Sickle cell disease has no specific age and affects children like Cali Cole, who was born with the disease and was miraculously cured at seven years old, thanks to the help of her younger sister, who is now four. Kendra Cole shared with ESSENCE that her daughter Cali was born with sickle cell disease and received a bone marrow transplant on April 1, 2021, curing her of sickle cell disease, thanks to a stem cell donation from her 18-month-old sister Reign (who we had through a year-long process of in-vitro fertilization). The family of five, Kendra, her husband, Lord Cole, and her three children (Cali, Reign, and Valor), bonded to brave through a timeline of medical events relating to sickle cell disease. In 2016, Kendra and Lord began family planning, knowing they wanted to grow their family. Through family planning, they decided to participate in genetic testing, where Kendra learned she had sickle cell trait.

Life After Sickle Cell: A Seven-Year-Old Was Cured Of The Disease Thanks To Her Younger Sister

In 2017, their first child, Cali, was born, and the family’s medical team at Lurie Children’s Hospital in Chicago, Illinois, informed them that Cali had sickle cell disease, which was determined through newborn screening. From 2017-2021, Cali experienced the following complications due to sickle cell include: Splenic sequestration, Multiple pain crises, Dactylitis, Acute chest syndrome, Extreme constipation, Kidney damage, and Abnormal TCD brain scan results. At the end of 2017, the Cole family feverishly checked the Be the Match bone marrow registry for a potential match and did not find one, so they decided to try another child via IVF to see if it could be a bone marrow match. In 2018, Kendra began the IVF process again, and Reign was born in 2019. In 2021, the Cole family decided to move forward with the bone marrow transplant via stem cell donation of Reign. While Reign and Valor don’t have sickle cell disease, they are susceptible to the trait.

Life After Sickle Cell: A Seven-Year-Old Was Cured Of The Disease Thanks To Her Younger Sister

Although now Cali is three years post-transplant with no complications and is living a happy, healthy life, sickle cell-free, her family remembers the toll sickle cell disease had on all of them. We spoke with Kendra to understand sickle cell disease’s impact on her, her husband, and her children. 

ESSENCE: Can you speak to your experience as a caregiver?

Kendra Cole: There were so many moments where there were high highs and lows. Any person who any parent who has a child, you know, they love them with every ounce of your being. At the same time, I felt immense guilt for not knowing my trait status. I often thought to myself, how could I have decided to bring a child into the world and have her experience so much pain early on in her life? I think there were many times throughout those first four years of her life that I felt like I was almost operating in survival mode a little bit.

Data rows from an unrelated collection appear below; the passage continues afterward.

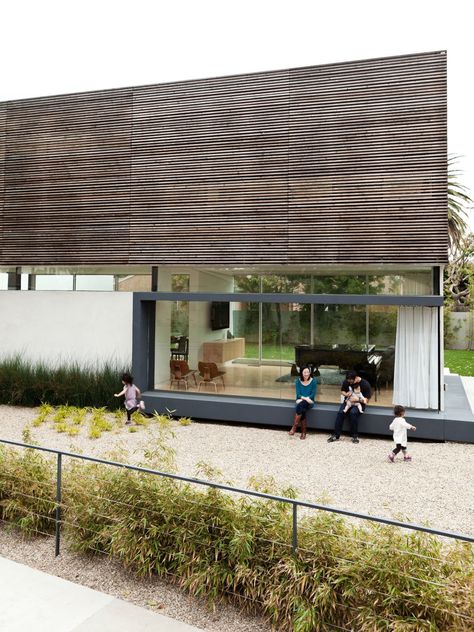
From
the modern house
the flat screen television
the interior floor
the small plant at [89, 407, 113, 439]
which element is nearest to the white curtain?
the modern house

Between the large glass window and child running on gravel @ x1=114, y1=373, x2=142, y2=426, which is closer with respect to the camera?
the large glass window

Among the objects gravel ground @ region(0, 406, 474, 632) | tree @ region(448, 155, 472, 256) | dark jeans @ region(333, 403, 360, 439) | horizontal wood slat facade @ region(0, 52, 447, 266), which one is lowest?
gravel ground @ region(0, 406, 474, 632)

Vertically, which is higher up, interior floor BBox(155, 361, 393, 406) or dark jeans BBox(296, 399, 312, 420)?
interior floor BBox(155, 361, 393, 406)

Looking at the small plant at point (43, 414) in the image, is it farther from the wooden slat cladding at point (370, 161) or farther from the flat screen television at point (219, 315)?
the wooden slat cladding at point (370, 161)

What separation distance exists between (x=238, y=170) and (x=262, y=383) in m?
5.04

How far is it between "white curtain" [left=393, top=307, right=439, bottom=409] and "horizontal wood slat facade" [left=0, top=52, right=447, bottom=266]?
4.12 feet

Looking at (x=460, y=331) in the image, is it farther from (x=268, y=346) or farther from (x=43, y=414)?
(x=43, y=414)

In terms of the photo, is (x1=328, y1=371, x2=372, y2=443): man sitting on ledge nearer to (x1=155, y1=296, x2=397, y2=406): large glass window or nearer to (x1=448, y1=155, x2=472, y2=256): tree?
(x1=155, y1=296, x2=397, y2=406): large glass window

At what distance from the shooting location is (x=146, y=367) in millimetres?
11977

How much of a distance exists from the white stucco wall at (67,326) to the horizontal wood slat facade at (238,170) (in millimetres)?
983

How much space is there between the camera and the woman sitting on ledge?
33.2 ft

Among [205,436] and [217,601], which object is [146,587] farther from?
[205,436]

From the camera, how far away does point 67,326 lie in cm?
1284

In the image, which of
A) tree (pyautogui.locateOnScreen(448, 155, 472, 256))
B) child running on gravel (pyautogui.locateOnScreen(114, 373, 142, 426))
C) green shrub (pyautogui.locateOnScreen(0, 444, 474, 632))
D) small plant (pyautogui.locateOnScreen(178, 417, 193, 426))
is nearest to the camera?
green shrub (pyautogui.locateOnScreen(0, 444, 474, 632))
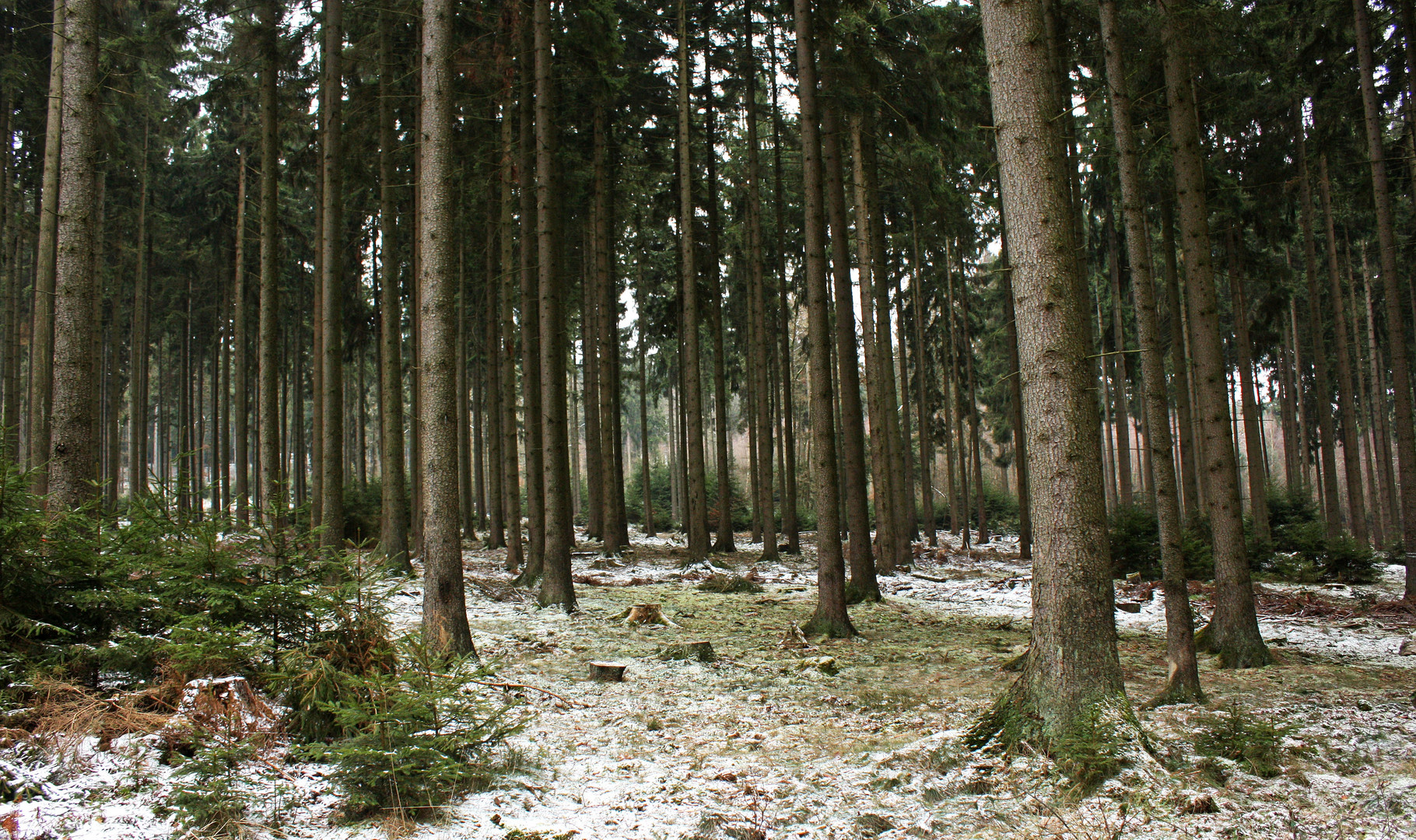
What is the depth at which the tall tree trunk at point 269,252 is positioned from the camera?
10.7 m

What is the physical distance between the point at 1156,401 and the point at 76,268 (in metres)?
9.55

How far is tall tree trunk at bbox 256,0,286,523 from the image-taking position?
35.1 feet

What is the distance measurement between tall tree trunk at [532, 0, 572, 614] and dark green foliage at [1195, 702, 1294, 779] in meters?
7.44

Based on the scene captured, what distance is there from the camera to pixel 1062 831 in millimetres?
3541

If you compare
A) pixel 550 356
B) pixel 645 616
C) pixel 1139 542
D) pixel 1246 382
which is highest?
pixel 550 356

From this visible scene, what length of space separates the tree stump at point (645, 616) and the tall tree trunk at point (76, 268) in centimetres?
580

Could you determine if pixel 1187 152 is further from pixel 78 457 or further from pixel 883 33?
pixel 78 457

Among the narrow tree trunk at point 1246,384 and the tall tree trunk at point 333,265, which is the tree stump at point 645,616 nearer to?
the tall tree trunk at point 333,265

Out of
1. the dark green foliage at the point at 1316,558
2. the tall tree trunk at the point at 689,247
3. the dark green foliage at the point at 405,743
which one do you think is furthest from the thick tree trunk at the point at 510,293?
the dark green foliage at the point at 1316,558

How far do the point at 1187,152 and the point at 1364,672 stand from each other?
5.14 meters

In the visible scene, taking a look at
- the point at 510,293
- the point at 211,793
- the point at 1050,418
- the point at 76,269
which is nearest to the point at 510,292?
the point at 510,293

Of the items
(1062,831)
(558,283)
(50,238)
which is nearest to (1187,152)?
(1062,831)

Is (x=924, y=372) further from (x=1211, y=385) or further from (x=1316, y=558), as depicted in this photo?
(x=1211, y=385)

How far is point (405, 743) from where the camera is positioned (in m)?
3.79
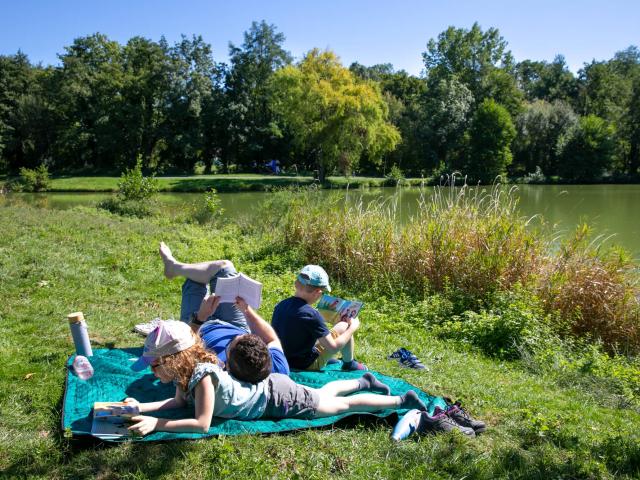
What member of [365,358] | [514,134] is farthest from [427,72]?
[365,358]

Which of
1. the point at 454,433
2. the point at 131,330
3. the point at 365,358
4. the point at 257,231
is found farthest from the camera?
the point at 257,231

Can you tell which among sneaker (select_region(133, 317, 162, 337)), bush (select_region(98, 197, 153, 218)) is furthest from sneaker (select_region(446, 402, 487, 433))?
bush (select_region(98, 197, 153, 218))

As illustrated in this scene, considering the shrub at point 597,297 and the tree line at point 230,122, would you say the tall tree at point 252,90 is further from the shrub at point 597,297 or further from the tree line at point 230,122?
the shrub at point 597,297

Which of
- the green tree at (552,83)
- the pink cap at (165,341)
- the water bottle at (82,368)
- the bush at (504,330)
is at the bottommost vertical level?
the bush at (504,330)

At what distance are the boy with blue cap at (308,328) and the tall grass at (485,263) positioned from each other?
124 inches

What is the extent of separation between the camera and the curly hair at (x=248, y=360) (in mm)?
3066

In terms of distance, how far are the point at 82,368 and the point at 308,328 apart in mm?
1613

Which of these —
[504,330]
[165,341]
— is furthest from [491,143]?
[165,341]

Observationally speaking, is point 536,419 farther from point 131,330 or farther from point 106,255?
point 106,255

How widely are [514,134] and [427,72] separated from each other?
15475 mm

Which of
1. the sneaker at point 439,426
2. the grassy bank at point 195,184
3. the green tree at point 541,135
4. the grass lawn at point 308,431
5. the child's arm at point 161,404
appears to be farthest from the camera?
the green tree at point 541,135

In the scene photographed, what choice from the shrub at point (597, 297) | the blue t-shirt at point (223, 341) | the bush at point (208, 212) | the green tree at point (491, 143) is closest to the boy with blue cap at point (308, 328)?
the blue t-shirt at point (223, 341)

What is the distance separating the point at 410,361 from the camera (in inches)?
182

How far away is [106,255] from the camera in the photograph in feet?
26.9
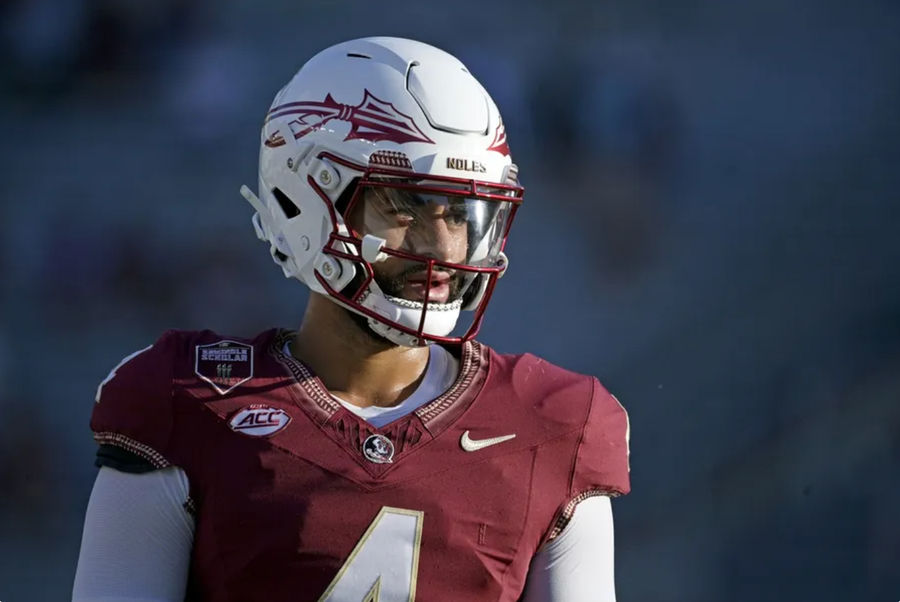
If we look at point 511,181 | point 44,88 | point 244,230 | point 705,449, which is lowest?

I wouldn’t allow myself to be fully vulnerable with my daughter as her mother because I genuinely was just so afraid. But there were so many hospital days where I had to put on a brave face, be calm, and make these tough decisions within an emotionally charged atmosphere. 

How can we be more of sickle cell disease in our community? 

Sickle cell disease is an inherited blood disorder, so it’s not something that you can see. And pain is often subjective, right? So it’s painful to one person and may or may not be that painful to someone else. 

Can you speak to the importance of Gene therapy?

I’ve been excited about many new developments, specifically gene therapy. Gene therapy is a great advancement in sickle cell disease care and curative options, and there just hasn’t been much movement on that in years.

How are you continuing to spread awareness?

I’m still active in my local Sickle Cell Disease Association of Illinois chapter, whether through the parent group or our annual awareness walk. I’ve also been in contact with several parents whose children want to undergo the bone marrow transplant process. I’ve connected with many families and just offered them our story, support, and checking in with them.